[Records excerpted from a collection]
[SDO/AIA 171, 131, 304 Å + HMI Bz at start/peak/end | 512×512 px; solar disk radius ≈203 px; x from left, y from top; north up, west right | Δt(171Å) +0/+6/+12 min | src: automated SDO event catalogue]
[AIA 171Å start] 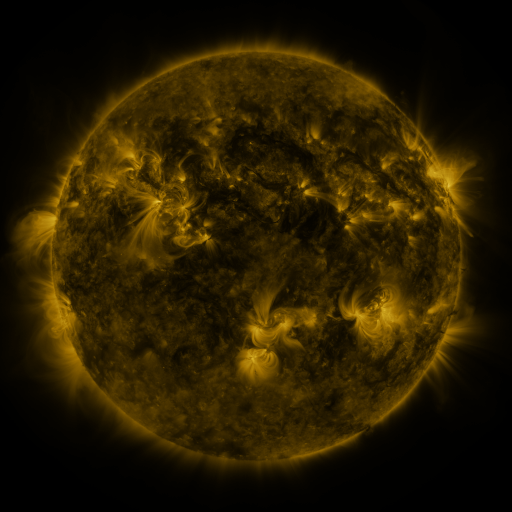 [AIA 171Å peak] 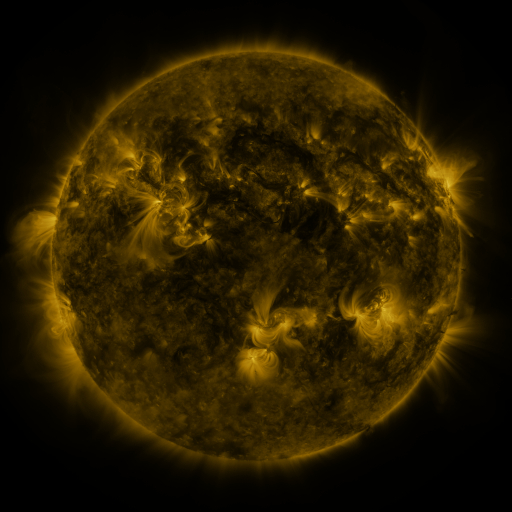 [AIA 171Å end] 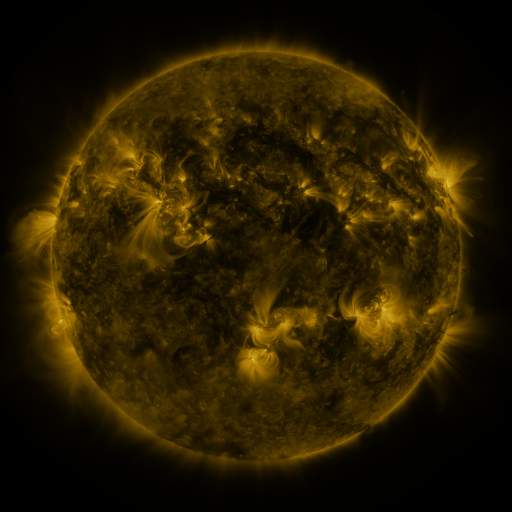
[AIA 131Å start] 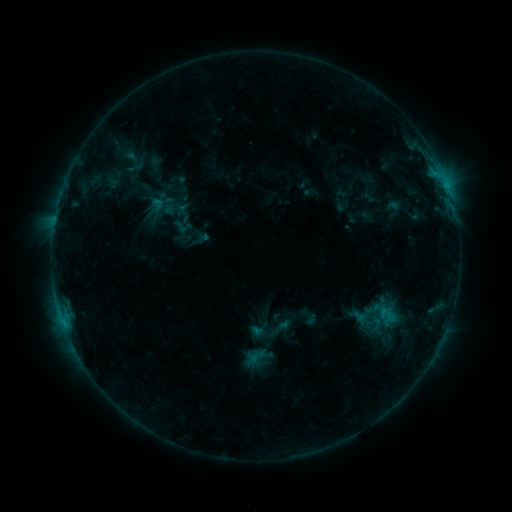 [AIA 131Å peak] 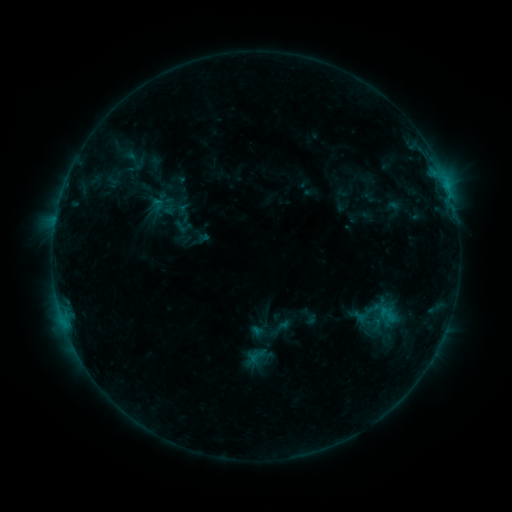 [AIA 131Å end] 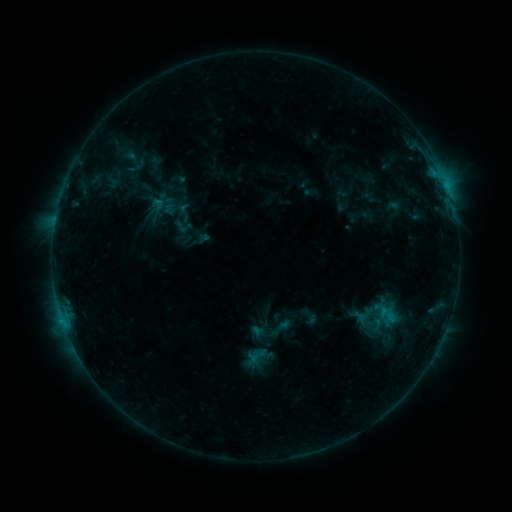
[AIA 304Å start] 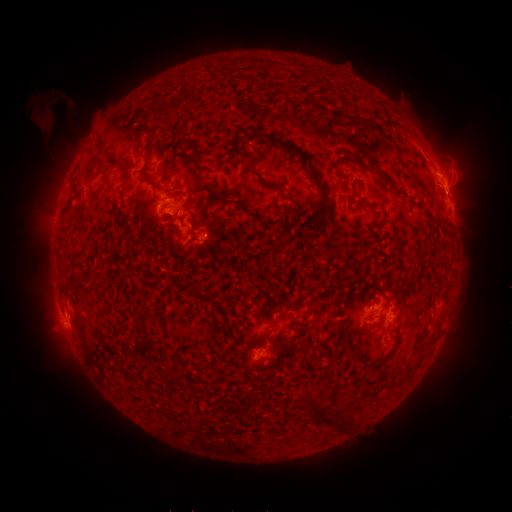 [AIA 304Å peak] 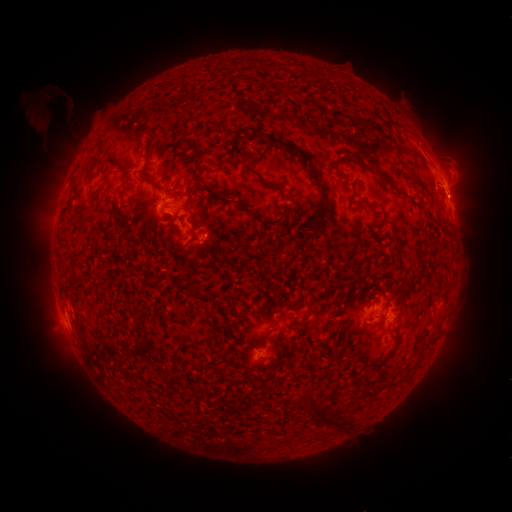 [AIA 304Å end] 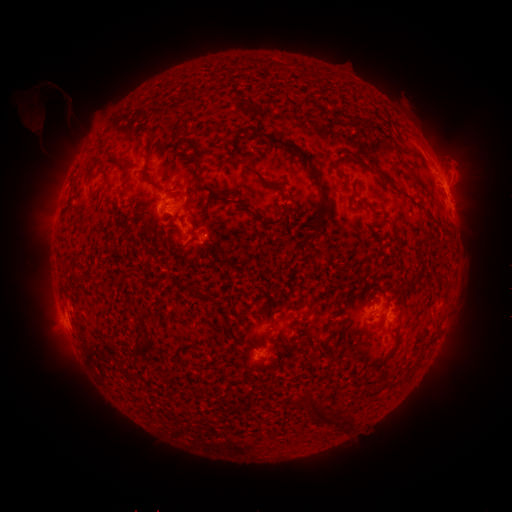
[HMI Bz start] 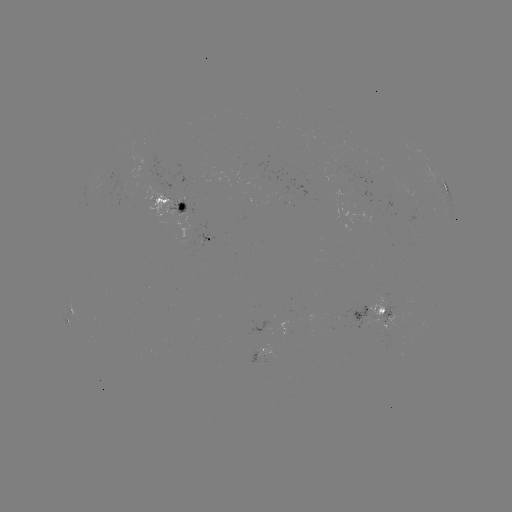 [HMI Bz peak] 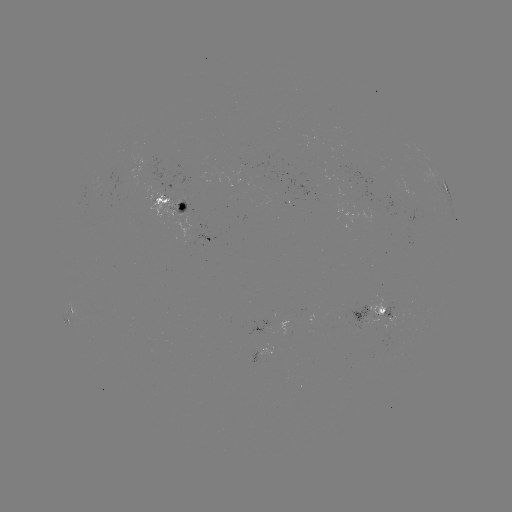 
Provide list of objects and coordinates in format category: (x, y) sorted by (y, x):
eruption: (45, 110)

▶ **WHAT YOU SHOULD DO**:
Begin with the line that contains "Provide list of" and print each line exactly until the data ends, including the last line.

▶ **EXERCISE SOLUTION**:
Provide list of objects and coordinates in format category: (x, y) sorted by (y, x):
eruption: (45, 110)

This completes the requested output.